I was thinking not only location but also include wind speed, weather condition, difficulty and etc.

I would appreciate any comment and suggestions 

Thanks you very much.
Oh, you can check my site. mis510proj This is not functional yet but you will see which component we consider for course recommendation algorithm 

Thank you,

Ku


----------



## FrogsHair (Mar 4, 2010)

Since I usually shoot the same score(s) regardless of a course's qualities, and/or amenities, I would choose green fees as my #1 major deciding factor. Next up would be on course food, and beverage prices. My third choice would be the quality of the course's putting surfaces. 

Weather is not a factor for me. It's either good enough to play in, or it's not. I have played in some really crappy weather over the years and just (tried) adjusted to the conditions. 

Location is not a big deal for me. I suppose it should be with the price of gas being what it is.


----------



## alitheia (Apr 21, 2011)

FrogsHair said:


> Since I usually shoot the same score(s) regardless of a course's qualities, and/or amenities, I would choose green fees as my #1 major deciding factor. Next up would be on course food, and beverage prices. My third choice would be the quality of the course's putting surfaces.
> 
> Weather is not a factor for me. It's either good enough to play in, or it's not. I have played in some really crappy weather over the years and just (tried) adjusted to the conditions.
> 
> Location is not a big deal for me. I suppose it should be with the price of gas being what it is.


Thank you,
I've never thought about course food and beverage prices  Good one. 
I was thinking about course's grass as well but I can get only grass type not quality. 

Thank you for your sharing.


----------



## Big Hobbit (Nov 2, 2010)

For me its the quality of the greens, then the fairways, then the bunkers. You can have the rough as rough as you want - I shouldn't be there anyway.

What I don't like is grainy greens. For example, why should a ball run up a hill?

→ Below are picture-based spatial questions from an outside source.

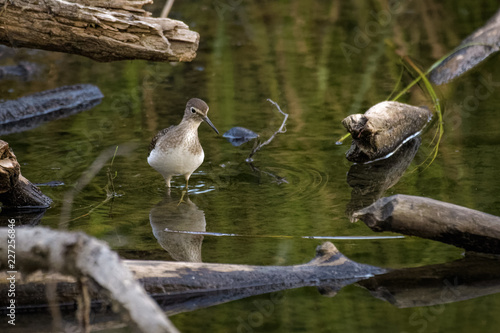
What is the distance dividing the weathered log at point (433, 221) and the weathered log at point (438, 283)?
140 millimetres

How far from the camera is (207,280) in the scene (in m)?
4.32

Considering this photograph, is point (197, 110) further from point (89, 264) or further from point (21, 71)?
point (21, 71)

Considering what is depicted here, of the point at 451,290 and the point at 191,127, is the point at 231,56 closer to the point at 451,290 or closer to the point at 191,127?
the point at 191,127

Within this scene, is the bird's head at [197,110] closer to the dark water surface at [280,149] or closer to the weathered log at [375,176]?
the dark water surface at [280,149]

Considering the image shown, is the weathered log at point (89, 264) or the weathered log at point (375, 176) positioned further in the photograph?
the weathered log at point (375, 176)

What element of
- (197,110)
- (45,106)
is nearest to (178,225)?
(197,110)

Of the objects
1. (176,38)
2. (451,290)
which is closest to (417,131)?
(176,38)

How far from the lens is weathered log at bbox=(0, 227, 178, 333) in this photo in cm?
283

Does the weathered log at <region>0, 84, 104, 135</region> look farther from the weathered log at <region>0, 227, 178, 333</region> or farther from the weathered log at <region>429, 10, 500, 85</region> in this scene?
the weathered log at <region>0, 227, 178, 333</region>

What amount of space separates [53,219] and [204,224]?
107 cm

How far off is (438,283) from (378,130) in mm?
2441

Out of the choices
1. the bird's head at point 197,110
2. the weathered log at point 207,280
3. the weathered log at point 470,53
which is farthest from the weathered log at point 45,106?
the weathered log at point 207,280

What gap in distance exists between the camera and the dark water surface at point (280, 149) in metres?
4.28

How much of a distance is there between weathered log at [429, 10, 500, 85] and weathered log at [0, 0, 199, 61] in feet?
14.0
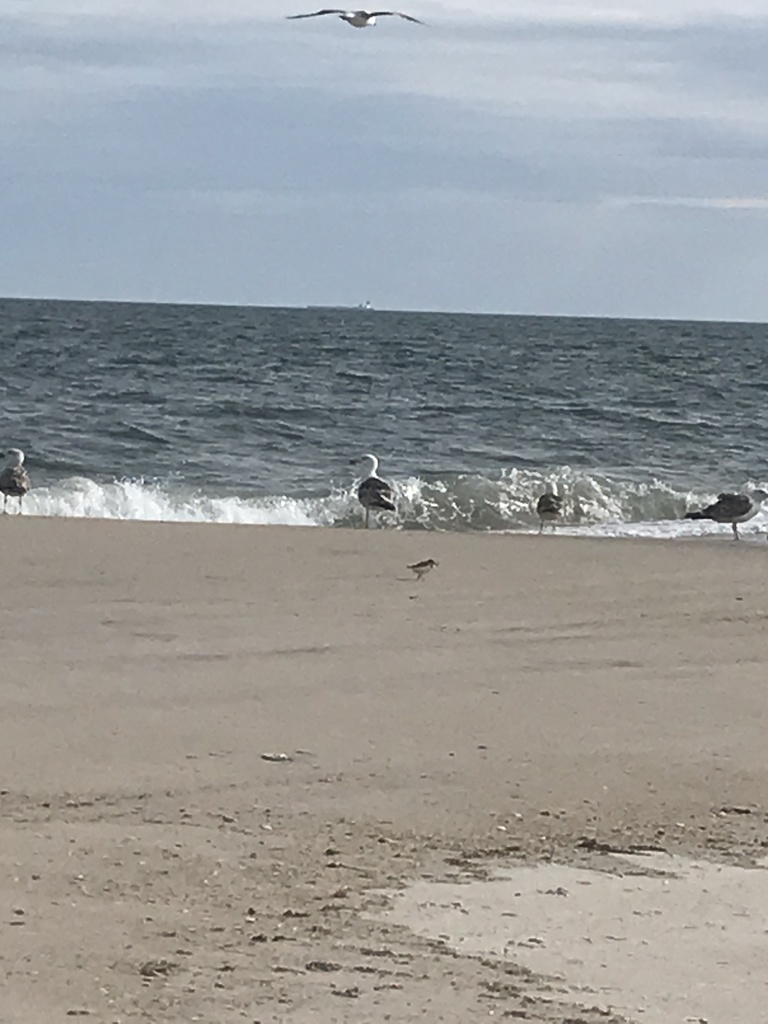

And when I'm finished a round, somewhere comfy to sit with a beer, to watch other finishing their round.


----------



## broken tee (Jan 13, 2008)

using Big Hobbits suggetion, also the serenity and beauty of the course.:thumbsup:


----------



## KrudlerAce (Jul 3, 2010)

*Golf Courses*

For me it's the condition of the golf course. I don't mind paying a little bit extra to play a better golf course, in fact I'll always do that. Price is important no question, but playing a golf course well maintained with nicely cut fairways and greens is more important to me.

All the best with your site.

Cheers


----------



## phil brown (Mar 29, 2011)

I think the definition of fairways to rough and fringe grass should be clearly visible. Only seems a small gripe but some local courses i have played, you seem to hit a good drive then when you reach it to play second shot, you find it has drifted into the rough or semi. Also agree with the post about a nice quiet environment to finish the round. Not much of a drinker myself but i think it all adds to the social side of the game, after all it is not just about winning but sharing your experiences.


----------



## alitheia (Apr 21, 2011)

*Thank you for sharing *

Thank you all the comments


----------



## indiginit (Jun 13, 2007)

fees are always a concern, and i think you could include travel costs in that consideration

i like a course that has holes that both vary in length and are relatively isolated from each other, largely separated either by design, space or trees

the 'down and back' courses can get old fast because they have so many similar shots that arise and they can be quite dangerous.


----------